I like forked run. You will need a boat or float, most of the pull off areas are not very good for bass. I was only their once this year, taking the daughter fishing. We caught a couple crappie and one trout. I hooked two bass using blk/blu jig. At that time the water was very muddy. The lake seems to stay pretty muddy till summer. The upper end is usually better for bass. Its best to put in a cooper hollow (I think that is what it is called) It will put you in at the upper end of the lake. Good luck and let us know how you do.


----------



## Buck36 (Apr 10, 2008)

I had dug through old posts to check on the fishing at Forked Run. I am planning on making a trip down there. I was wondering if it is still as tough as these '05 posts say?


----------



## RiverWader (Apr 1, 2006)

With all the Rain Weve gotten in the last few Days I would say that its Pretty Muddy, You might want to wait another Week or so.


----------



## TheCream (Mar 19, 2009)

RiverWader said:


> With all the Rain Weve gotten in the last few Days I would say that its Pretty Muddy, You might want to wait another Week or so.

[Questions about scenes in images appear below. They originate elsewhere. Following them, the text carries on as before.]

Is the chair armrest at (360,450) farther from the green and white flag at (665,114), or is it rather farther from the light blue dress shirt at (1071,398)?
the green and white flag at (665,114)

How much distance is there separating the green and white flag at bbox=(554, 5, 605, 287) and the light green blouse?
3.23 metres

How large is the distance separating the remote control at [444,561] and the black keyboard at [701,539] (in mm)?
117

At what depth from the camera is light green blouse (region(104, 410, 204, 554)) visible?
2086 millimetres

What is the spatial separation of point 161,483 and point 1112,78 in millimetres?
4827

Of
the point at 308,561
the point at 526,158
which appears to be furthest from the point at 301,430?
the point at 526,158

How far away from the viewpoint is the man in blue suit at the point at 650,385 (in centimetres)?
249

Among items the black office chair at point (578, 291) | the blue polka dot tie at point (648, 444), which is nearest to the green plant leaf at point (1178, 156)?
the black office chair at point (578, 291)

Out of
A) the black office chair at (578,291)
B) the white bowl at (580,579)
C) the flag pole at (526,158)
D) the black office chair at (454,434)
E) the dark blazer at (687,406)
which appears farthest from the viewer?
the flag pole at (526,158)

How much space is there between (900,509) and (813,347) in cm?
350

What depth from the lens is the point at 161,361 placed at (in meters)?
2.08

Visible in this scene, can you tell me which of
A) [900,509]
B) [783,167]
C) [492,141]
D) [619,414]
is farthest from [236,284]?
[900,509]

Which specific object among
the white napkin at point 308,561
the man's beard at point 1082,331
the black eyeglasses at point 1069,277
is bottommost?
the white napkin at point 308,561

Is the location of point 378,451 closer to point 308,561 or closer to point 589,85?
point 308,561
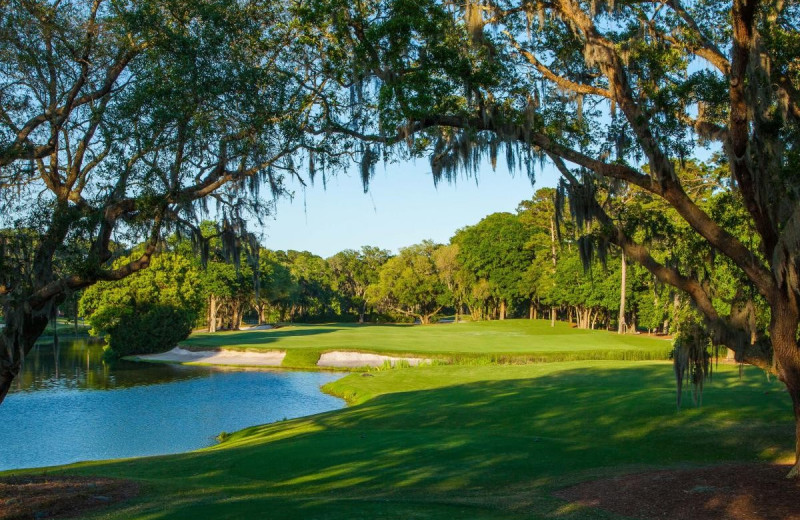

Or even longer! That lake gets muddy when the rain clouds start building and we have had a LOT of rain these last few days. I bet it's so dirty right now it looks like you could walk across it.


----------



## RiverWader (Apr 1, 2006)

Yes it does I stopped by the Lake today , looks Really BAD


----------



## Buck36 (Apr 10, 2008)

Thanks for the responses. I was heading there Memorial Day weekend. Hopefully it clears up some by then.


----------



## Critter Getter (Jan 30, 2007)

I have not been there in a few year but the last time i was there the crappie fishing was great but this time of year you might have to look around for them but there is some big slabs there


----------



## RiverWader (Apr 1, 2006)

Yeah We caught some very nice Crappie there a few years ago off of some old Beaver Dams


----------



## Buck36 (Apr 10, 2008)

Perfect, thanks for the tips!


----------



## TheCream (Mar 19, 2009)

If you are going to be there, you are also right next to the Belleville Dam on the Ohio River. It's worth a shot if Forked Run is not producing.


----------